Why are logical reads for windowed aggregate functions so high?

Question

I've found that in execution plans using common subexpression spools that the reported logical reads get quite high for large tables.

After some trial and error I've found a formula that seems to hold for the test script and execution plan below. Worktable logical reads = 1 + NumberOfRows * 2 + NumberOfGroups * 4

I don't understand the reason why this formula holds though. It is more than I would have thought was necessary looking at the plan.
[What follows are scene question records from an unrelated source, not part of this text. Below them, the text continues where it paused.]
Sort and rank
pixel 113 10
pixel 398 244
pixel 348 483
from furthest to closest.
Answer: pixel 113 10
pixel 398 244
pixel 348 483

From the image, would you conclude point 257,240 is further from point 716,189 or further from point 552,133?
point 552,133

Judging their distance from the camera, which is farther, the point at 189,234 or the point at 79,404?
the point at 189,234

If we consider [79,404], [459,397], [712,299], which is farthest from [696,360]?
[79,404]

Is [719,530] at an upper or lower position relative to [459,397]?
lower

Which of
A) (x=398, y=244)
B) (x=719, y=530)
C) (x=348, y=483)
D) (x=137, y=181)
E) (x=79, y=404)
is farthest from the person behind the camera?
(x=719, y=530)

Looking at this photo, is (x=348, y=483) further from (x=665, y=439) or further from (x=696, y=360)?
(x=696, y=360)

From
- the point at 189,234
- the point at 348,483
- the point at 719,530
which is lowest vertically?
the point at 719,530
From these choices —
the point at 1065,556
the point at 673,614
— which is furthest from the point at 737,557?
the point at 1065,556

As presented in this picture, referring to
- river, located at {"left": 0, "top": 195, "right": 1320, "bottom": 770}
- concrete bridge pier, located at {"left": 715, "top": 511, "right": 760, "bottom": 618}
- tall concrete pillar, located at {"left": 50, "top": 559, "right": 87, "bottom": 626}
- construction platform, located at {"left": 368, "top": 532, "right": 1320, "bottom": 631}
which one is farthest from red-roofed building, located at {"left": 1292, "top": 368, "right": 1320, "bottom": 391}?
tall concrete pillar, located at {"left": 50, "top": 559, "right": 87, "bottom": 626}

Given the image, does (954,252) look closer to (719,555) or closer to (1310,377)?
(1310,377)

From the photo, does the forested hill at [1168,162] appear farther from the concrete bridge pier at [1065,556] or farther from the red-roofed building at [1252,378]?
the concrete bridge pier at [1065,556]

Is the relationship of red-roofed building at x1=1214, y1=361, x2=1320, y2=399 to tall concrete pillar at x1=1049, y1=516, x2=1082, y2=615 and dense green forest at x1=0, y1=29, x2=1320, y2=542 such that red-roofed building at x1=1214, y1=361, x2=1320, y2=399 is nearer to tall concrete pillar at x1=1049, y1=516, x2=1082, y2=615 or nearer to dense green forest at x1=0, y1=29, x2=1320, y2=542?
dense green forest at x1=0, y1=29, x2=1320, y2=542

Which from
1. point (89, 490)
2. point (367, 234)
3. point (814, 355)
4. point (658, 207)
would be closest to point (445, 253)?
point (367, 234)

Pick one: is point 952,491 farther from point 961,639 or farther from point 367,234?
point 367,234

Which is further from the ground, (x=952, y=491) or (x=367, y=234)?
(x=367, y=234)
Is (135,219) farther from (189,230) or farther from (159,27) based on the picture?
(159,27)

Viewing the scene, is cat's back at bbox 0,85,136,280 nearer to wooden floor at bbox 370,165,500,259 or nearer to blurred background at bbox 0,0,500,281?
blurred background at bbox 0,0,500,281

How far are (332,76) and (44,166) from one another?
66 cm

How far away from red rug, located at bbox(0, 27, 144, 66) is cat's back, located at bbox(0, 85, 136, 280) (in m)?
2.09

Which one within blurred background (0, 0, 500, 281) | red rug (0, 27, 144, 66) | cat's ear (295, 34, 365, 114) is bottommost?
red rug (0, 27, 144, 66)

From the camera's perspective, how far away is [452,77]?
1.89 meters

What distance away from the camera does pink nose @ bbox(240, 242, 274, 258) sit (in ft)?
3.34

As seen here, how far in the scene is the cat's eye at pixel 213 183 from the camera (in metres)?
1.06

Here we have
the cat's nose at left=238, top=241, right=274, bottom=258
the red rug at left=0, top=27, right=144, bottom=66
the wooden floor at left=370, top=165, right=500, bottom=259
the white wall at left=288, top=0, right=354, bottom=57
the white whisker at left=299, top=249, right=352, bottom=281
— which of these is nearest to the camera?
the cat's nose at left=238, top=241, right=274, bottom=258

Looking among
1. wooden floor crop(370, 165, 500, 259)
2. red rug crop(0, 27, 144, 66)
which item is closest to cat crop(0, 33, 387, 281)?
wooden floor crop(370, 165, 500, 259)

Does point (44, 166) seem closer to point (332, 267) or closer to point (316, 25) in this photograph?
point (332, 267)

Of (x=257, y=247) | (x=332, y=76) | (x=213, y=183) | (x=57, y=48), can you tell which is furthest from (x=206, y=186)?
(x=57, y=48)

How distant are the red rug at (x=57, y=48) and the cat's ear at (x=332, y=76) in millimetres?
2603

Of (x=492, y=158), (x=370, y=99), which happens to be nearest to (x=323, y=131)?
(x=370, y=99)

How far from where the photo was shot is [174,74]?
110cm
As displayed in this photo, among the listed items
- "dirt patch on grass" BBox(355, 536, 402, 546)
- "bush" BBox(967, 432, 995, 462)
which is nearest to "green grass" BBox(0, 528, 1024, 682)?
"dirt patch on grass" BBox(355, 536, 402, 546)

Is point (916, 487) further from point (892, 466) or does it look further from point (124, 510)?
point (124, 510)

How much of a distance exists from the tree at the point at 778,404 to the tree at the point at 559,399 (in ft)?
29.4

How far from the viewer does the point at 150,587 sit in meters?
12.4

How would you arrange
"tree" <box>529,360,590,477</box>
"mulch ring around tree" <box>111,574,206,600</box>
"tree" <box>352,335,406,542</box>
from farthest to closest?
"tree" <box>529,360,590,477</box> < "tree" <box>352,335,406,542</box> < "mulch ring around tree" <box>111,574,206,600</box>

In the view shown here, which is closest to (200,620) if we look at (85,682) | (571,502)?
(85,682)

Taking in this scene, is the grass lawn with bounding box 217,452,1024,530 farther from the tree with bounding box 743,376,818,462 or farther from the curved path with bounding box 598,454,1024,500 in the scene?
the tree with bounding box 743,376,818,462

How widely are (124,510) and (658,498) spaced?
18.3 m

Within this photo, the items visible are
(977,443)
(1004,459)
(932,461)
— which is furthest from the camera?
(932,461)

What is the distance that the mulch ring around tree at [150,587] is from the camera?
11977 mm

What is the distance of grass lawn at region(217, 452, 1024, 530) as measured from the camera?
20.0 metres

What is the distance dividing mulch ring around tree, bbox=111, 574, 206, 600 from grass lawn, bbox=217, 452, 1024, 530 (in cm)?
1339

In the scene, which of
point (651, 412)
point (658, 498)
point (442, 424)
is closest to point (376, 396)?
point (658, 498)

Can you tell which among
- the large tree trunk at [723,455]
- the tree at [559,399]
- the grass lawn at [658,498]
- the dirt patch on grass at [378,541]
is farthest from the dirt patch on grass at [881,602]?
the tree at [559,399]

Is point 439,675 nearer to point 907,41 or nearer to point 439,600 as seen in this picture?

Can anyone give a blow by blow account of what's going on that accounts for this?

Or failing that is there any way of tracing what page was read in each logical read so I can work it out for myself?

SET STATISTICS IO OFF; SET NOCOUNT ON;

IF Object_id('tempdb..#Orders') IS NOT NULL
  DROP TABLE #Orders;

CREATE TABLE #Orders
  (
     OrderID    INT IDENTITY(1, 1) NOT NULL PRIMARY KEY CLUSTERED,
     CustomerID NCHAR(5) NULL,
     Freight    MONEY NULL,
  );

CREATE NONCLUSTERED INDEX ix
  ON #Orders (CustomerID)
  INCLUDE (Freight);

INSERT INTO #Orders
VALUES (N'ALFKI', 29.46), 
       (N'ALFKI', 61.02), 
       (N'ALFKI', 23.94), 
       (N'ANATR', 39.92), 
       (N'ANTON', 22.00);

SELECT PredictedWorktableLogicalReads = 
        1 + 2 * Count(*) + 4 * Count(DISTINCT CustomerID)
FROM   #Orders;

SET STATISTICS IO ON;

SELECT OrderID,
       Freight,
       Avg(Freight) OVER (PARTITION BY CustomerID) AS Avg_Freight
FROM   #Orders;

Output

PredictedWorktableLogicalReads
------------------------------
23

Table 'Worktable'. Scan count 3, logical reads 23, physical reads 0, read-ahead reads 0, lob logical reads 0, lob physical reads 0, lob read-ahead reads 0.
Table '#Orders___________000000000002'. Scan count 1, logical reads 2, physical reads 0, read-ahead reads 0, lob logical reads 0, lob physical reads 0, lob read-ahead reads 0.

Additional Info:

There is a good explanation of these spools in Chapter 3 of the Query Tuning and Optimization Book and this blog post by Paul White.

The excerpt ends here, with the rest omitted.